According to a recently published study by the Center for Data Innovation, Europe is already falling behind both the United States and China in the battle for global leadership in AI. China has now surpassed Europe in the number of published studies on Artificial Intelligence and has taken the global lead. European AI companies are also attracting significantly less investment than their U.S. counterparts. European AI companies invest less money in research and development and are also less likely to be acquired than American companies.
A Step in the Right Direction: Supporting Research and Innovation
The European Commission recognizes that more support for AI development is needed for excellence on the European market and promises regulatory sandboxes, legal leeway to develop and test innovative AI products, and co-funding for AI research and testing sites. This is needed to make startups and smaller companies more competitive and foster European innovation and competition.
These are necessary steps to lift Europe onto the path to AI excellence, but they are far from being sufficient. AI developers need easier access to markets outside the EU, facilitating the flow of data across national borders. Opportunities to expand into the U.S. and collaborate with Silicon Valley are essential for the digital industry due to how interconnected digital products and services have become.
What is entirely missing from the proposal for AI regulation is education about AI and its potential and risks outside of expert circles. As artificial intelligence increasingly permeates all areas of everyday life, education will become more and more critical. To build trust in new technologies, they must first be understood. Educating non-specialists about both the potential and limitations of AI is an essential step in demystifying Artificial Intelligence and strengthening trust in this technology.

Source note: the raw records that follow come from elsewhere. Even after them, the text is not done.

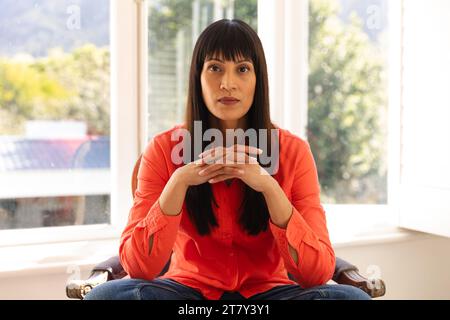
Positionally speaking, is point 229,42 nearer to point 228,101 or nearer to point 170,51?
point 228,101

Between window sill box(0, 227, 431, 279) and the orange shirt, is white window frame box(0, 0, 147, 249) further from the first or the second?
the orange shirt

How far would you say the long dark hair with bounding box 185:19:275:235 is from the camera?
1.49 metres

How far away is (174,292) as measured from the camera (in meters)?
1.39

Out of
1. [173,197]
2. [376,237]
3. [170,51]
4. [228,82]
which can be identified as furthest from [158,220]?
[376,237]

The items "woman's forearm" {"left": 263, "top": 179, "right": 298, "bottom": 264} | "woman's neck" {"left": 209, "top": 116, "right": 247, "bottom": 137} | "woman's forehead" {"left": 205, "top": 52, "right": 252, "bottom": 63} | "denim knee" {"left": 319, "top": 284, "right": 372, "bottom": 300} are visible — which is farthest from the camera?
"woman's neck" {"left": 209, "top": 116, "right": 247, "bottom": 137}

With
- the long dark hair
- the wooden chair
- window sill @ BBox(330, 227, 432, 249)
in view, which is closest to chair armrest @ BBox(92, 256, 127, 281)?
the wooden chair

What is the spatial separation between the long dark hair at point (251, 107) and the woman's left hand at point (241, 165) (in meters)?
0.13

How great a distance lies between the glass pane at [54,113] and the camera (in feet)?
6.75

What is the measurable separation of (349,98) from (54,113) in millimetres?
1301

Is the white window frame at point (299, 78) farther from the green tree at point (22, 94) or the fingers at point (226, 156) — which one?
the fingers at point (226, 156)

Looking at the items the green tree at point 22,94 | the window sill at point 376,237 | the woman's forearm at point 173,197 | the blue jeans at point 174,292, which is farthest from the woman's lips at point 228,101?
the window sill at point 376,237

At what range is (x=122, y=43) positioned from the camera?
2.14 m

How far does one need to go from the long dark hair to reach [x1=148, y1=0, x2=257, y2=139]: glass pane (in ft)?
2.38
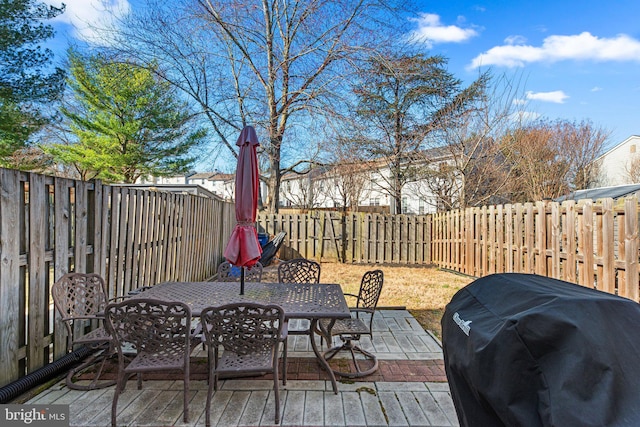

Potential Not Yet Fully Tapped
With this proposal, the European Commission recognizes that AI is leading the way for the future of the European market. Guidelines for a technology of this scope are important – as is the promotion of innovation. For these strategies to bear fruit, their practical implementation must also be feasible for startups and smaller companies. The potential for AI excellence is abundant in Europe. With clear rules and incentives, it can also be realized.